━━━━━ Records for this task ━━━━━

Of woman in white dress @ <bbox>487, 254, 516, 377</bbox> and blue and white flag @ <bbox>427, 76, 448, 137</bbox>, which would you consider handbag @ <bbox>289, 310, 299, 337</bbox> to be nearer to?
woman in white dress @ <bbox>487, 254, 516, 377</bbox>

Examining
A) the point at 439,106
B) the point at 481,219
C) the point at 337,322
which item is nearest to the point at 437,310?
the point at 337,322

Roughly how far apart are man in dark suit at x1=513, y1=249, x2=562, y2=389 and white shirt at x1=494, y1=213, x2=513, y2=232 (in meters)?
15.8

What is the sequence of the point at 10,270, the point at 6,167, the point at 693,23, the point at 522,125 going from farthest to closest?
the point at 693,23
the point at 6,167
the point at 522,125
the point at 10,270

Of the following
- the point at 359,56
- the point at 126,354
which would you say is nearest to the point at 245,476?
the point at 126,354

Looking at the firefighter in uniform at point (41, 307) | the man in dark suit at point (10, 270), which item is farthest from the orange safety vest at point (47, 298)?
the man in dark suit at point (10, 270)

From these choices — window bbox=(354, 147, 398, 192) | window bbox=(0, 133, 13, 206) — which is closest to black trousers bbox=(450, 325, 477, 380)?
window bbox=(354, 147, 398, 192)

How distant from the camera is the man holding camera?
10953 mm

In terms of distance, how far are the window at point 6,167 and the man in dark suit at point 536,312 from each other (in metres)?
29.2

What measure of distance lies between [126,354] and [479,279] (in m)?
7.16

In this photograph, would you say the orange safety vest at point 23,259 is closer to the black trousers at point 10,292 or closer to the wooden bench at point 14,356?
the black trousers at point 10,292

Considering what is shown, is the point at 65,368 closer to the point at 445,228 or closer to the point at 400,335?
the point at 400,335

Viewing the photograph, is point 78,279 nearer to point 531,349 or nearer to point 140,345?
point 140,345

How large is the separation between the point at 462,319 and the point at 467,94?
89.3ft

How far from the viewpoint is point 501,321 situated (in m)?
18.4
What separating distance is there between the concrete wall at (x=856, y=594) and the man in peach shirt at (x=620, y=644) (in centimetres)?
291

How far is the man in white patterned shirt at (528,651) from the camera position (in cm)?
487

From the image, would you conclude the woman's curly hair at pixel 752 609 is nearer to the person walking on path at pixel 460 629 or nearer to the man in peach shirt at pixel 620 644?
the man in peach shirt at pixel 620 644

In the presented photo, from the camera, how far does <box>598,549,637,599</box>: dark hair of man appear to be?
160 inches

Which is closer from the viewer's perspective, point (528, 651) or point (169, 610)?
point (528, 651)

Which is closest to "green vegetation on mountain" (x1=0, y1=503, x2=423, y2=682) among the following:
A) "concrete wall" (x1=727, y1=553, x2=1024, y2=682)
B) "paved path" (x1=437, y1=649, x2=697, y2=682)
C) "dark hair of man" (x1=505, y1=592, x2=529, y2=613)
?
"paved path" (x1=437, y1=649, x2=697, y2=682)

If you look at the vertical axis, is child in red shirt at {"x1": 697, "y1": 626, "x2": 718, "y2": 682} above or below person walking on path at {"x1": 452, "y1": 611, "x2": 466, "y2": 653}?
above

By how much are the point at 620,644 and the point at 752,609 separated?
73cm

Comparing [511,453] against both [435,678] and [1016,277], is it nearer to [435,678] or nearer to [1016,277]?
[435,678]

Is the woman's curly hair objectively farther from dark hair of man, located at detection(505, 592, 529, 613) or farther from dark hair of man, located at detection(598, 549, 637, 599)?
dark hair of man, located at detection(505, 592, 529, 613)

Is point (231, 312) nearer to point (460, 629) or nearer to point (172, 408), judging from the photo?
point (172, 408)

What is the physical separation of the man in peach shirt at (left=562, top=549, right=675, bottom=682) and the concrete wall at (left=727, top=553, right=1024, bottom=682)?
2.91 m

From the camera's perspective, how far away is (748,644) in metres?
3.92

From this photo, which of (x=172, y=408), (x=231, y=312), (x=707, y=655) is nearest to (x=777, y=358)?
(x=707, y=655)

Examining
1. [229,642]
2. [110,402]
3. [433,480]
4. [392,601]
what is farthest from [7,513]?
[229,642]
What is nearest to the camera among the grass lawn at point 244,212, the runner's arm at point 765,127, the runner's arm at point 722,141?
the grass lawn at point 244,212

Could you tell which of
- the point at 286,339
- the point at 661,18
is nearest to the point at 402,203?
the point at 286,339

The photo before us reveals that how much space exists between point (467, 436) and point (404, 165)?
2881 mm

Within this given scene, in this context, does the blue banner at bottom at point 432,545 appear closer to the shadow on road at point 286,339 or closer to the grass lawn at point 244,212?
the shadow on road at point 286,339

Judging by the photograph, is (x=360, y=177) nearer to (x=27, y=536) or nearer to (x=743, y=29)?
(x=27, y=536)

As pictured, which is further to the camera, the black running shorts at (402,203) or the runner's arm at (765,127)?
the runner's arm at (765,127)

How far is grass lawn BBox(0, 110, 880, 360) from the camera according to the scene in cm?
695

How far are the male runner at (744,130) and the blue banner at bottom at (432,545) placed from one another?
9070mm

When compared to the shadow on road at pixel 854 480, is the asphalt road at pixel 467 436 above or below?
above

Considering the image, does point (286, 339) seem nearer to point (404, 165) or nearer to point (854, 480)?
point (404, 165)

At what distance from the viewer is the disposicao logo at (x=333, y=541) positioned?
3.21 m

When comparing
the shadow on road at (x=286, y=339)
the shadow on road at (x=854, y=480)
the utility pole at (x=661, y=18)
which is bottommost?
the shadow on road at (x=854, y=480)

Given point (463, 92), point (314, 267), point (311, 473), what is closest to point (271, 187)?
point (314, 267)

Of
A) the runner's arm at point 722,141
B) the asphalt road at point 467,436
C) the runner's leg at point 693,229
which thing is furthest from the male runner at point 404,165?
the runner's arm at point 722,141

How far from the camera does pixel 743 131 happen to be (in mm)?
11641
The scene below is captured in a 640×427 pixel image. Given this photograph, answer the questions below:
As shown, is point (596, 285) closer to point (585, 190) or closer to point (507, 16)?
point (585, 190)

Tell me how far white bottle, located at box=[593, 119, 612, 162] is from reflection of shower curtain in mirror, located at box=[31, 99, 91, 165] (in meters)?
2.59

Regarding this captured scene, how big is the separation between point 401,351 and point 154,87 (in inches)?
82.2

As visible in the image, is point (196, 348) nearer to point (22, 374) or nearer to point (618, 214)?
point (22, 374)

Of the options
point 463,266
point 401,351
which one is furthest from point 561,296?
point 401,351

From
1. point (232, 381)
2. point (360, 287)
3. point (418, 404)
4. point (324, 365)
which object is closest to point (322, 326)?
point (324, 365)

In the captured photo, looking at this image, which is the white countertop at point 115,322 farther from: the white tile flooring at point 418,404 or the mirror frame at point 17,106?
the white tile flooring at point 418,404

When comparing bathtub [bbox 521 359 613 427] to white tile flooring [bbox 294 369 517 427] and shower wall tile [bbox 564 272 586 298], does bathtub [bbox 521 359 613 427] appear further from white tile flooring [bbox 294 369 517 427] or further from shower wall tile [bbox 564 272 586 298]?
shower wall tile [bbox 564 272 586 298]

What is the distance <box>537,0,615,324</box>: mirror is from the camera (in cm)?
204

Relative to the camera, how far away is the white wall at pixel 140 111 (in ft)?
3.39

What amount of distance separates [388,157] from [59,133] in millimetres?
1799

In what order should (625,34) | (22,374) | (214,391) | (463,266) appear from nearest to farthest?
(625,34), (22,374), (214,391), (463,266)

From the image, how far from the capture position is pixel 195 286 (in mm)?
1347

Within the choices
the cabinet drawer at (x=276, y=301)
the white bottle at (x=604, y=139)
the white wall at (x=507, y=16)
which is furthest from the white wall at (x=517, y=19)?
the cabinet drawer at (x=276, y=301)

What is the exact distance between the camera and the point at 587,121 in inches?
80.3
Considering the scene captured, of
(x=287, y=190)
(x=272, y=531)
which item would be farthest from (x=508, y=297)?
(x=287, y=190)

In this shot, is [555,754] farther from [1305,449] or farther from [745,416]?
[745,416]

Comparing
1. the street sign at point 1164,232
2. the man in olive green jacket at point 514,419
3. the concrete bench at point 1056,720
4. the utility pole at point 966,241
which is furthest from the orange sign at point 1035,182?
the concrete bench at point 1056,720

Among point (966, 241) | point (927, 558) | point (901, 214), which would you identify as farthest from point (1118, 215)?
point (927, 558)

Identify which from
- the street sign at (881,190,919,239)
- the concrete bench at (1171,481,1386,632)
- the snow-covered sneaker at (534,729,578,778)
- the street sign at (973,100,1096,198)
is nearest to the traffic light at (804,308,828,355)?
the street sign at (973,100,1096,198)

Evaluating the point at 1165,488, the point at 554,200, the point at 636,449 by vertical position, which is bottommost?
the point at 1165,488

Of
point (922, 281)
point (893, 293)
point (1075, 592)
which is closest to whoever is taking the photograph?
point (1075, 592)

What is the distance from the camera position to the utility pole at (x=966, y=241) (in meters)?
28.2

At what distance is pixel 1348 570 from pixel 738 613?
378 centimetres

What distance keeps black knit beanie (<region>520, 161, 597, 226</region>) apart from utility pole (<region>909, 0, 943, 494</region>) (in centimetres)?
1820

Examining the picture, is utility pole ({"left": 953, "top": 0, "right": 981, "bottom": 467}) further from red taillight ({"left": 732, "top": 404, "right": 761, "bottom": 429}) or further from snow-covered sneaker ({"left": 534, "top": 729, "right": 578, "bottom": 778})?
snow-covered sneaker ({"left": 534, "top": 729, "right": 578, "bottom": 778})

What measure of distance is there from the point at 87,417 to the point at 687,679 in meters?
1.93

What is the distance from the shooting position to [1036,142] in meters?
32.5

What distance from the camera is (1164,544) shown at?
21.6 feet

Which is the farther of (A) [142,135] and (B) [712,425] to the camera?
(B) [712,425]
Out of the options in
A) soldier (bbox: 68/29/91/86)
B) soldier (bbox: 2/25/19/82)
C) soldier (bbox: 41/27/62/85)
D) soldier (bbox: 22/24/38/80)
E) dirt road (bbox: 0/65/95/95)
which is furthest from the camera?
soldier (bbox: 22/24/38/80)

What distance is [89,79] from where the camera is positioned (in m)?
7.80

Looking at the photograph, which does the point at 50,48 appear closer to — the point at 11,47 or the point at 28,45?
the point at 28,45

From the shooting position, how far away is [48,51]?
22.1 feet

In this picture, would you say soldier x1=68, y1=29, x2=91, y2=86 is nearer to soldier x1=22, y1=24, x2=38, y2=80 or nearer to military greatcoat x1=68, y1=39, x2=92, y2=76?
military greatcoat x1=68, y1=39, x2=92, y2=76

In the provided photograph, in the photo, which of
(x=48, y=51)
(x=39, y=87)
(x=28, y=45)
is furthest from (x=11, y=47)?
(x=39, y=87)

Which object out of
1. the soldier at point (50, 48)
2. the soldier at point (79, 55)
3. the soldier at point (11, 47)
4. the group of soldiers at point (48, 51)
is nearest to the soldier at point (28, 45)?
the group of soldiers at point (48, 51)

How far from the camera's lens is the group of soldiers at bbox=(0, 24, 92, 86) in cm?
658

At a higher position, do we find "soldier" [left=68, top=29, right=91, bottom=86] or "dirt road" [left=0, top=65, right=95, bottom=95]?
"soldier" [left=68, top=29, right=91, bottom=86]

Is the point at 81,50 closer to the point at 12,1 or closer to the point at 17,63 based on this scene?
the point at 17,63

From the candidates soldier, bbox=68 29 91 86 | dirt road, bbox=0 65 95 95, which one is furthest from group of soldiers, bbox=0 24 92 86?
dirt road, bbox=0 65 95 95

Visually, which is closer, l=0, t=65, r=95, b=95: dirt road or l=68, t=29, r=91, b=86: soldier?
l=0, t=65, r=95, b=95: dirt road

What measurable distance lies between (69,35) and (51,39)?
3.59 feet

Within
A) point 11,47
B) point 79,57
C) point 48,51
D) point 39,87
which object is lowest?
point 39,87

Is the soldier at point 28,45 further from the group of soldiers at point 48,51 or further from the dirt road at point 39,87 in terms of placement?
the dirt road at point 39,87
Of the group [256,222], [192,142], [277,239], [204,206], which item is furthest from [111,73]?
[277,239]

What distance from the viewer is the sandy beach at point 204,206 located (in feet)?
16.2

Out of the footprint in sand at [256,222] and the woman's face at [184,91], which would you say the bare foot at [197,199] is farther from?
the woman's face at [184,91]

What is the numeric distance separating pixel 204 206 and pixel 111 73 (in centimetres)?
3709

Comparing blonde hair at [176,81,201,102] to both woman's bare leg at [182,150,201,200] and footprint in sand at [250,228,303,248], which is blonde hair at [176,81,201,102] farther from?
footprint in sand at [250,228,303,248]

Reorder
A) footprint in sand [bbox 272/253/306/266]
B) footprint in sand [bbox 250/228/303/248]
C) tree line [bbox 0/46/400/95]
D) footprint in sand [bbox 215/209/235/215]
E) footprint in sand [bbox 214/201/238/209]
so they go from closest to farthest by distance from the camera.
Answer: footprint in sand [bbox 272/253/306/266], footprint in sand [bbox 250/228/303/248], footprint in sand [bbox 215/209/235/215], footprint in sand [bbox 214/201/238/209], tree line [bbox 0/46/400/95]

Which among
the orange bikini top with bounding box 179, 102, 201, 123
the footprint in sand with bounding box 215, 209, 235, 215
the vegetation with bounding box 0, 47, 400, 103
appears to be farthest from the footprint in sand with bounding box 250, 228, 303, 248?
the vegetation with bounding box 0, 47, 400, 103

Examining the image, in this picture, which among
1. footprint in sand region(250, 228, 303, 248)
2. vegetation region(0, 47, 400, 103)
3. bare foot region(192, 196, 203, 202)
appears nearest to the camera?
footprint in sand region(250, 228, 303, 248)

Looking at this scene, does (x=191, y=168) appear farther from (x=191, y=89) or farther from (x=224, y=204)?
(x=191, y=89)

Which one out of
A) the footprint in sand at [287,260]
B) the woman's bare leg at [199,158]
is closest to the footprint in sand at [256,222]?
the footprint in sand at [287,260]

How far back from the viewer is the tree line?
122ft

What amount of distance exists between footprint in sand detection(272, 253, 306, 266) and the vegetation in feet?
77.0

━━━━━

What you need to do.
Please render the lines of the entries above as a JSON list of strings, one string per line with blank lines omitted, starting with the line containing "How far back" and continuing through the final line of the entries, both included.

Exercise output.
[
  "How far back from the viewer is the tree line?",
  "122ft",
  "What amount of distance exists between footprint in sand detection(272, 253, 306, 266) and the vegetation in feet?",
  "77.0"
]